Kulka Linda Anna Michelle, Fangmann Pia-Victoria, Panfilova Diana, Olzscha Heidi
Medical Faculty, Institute of Physiological Chemistry, Martin-Luther-University Halle-Wittenberg, Halle (Saale), Germany.
Front Cell Dev Biol. 2020 Jun 3;8:425. doi: 10.3389/fcell.2020.00425. eCollection 2020.
Lysine acetylation is one of the major posttranslational modifications (PTM) in human cells and thus needs to be tightly regulated by the writers of this process, the histone acetyl transferases (HAT), and the erasers, the histone deacetylases (HDAC). Acetylation plays a crucial role in cell signaling, cell cycle control and in epigenetic regulation of gene expression. Bromodomain (BRD)-containing proteins are readers of the acetylation mark, enabling them to transduce the modification signal. HDAC inhibitors (HDACi) have been proven to be efficient in hematologic malignancies with four of them being approved by the FDA. However, the mechanisms by which HDACi exert their cytotoxicity are only partly resolved. It is likely that HDACi alter the acetylation pattern of cytoplasmic proteins, contributing to their anti-cancer potential. Recently, it has been demonstrated that various protein quality control (PQC) systems are involved in recognizing the altered acetylation pattern upon HDACi treatment. In particular, molecular chaperones, the ubiquitin proteasome system (UPS) and autophagy are able to sense the structurally changed proteins, providing additional targets. Recent clinical studies of novel HDACi have proven that proteins of the UPS may serve as biomarkers for stratifying patient groups under HDACi regimes. In addition, members of the PQC systems have been shown to modify the epigenetic readout of HDACi treated cells and alter proteostasis in the nucleus, thus contributing to changing gene expression profiles.

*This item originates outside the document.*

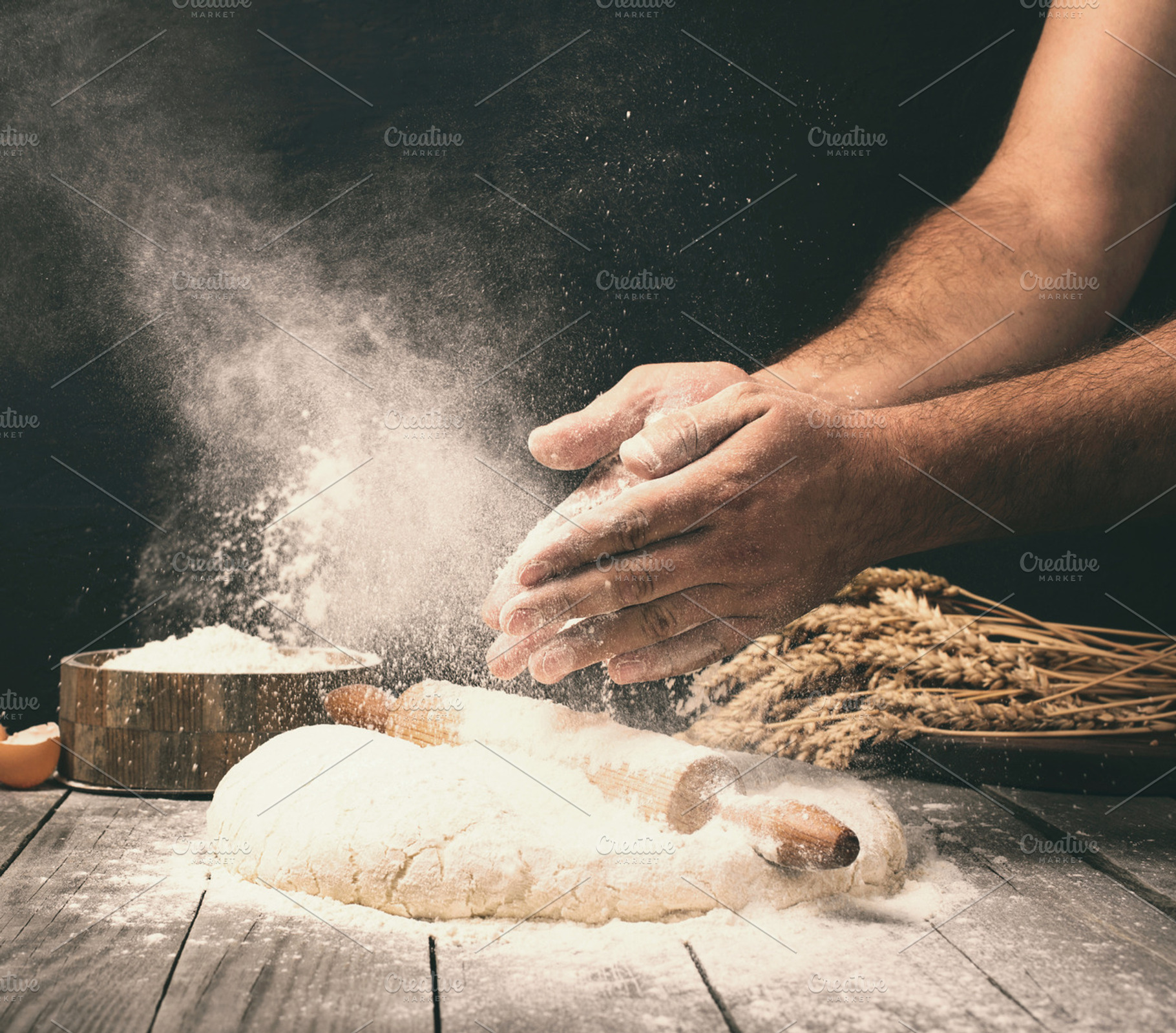 Man preparing bread dough, a Food & Drink Photo by KucherPhoto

Bromodomain (BRD)-containing proteins seem to play a potent role in transducing the signaling process initiating apoptosis, and many clinical trials are under way to test BRD inhibitors. Finally, it has been demonstrated that HDACi treatment leads to protein misfolding and aggregation, which may explain the effect of panobinostat, the latest FDA approved HDACi, in combination with the proteasome inhibitor bortezomib in multiple myeloma. Therefore, proteins of these PQC systems provide valuable targets for precision medicine in cancer. In this review, we give an overview of the impact of HDACi treatment on PQC systems and their implications for malignant disease. We exemplify the development of novel HDACi and how affected proteins belonging to PQC can be used to determine molecular signatures and utilized in precision medicine.

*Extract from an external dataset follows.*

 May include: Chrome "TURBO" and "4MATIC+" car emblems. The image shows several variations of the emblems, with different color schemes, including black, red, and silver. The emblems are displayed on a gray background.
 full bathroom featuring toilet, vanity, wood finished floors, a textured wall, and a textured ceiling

赖氨酸乙酰化是人类细胞中主要的翻译后修饰(PTM)之一,因此需要由该过程的“书写者”——组蛋白乙酰转移酶(HAT)和“擦除者”——组蛋白脱乙酰酶(HDAC)进行严格调控。乙酰化在细胞信号传导、细胞周期控制以及基因表达的表观遗传调控中起着至关重要的作用。含溴结构域(BRD)的蛋白质是乙酰化标记的“读取者”,使它们能够转导修饰信号。HDAC抑制剂(HDACi)已被证明在血液系统恶性肿瘤中有效,其中四种已获得美国食品药品监督管理局(FDA)批准。然而,HDACi发挥细胞毒性的机制仅部分得到解决。HDACi可能会改变细胞质蛋白的乙酰化模式,这有助于其抗癌潜力。最近,已经证明各种蛋白质质量控制(PQC)系统参与识别HDACi处理后改变的乙酰化模式。特别是,分子伴侣、泛素蛋白酶体系统(UPS)和自噬能够感知结构发生变化的蛋白质,提供了额外的靶点。新型HDACi的近期临床研究证明,UPS的蛋白质可能作为在HDACi治疗方案下对患者群体进行分层的生物标志物。此外,PQC系统的成员已被证明可以改变HDACi处理细胞的表观遗传读数,并改变细胞核中的蛋白质稳态,从而有助于改变基因表达谱。含溴结构域(BRD)的蛋白质似乎在转导启动细胞凋亡的信号传导过程中发挥重要作用,并且许多临床试验正在进行以测试BRD抑制剂。最后,已经证明HDACi处理会导致蛋白质错误折叠和聚集,这可能解释了最新获得FDA批准的HDACi帕比司他与蛋白酶体抑制剂硼替佐米联合用于多发性骨髓瘤的效果。因此,这些PQC系统的蛋白质为癌症精准医学提供了有价值的靶点。在本综述中,我们概述了HDACi处理对PQC系统的影响及其对恶性疾病的影响。我们举例说明了新型HDACi的开发以及属于PQC的受影响蛋白质如何用于确定分子特征并应用于精准医学。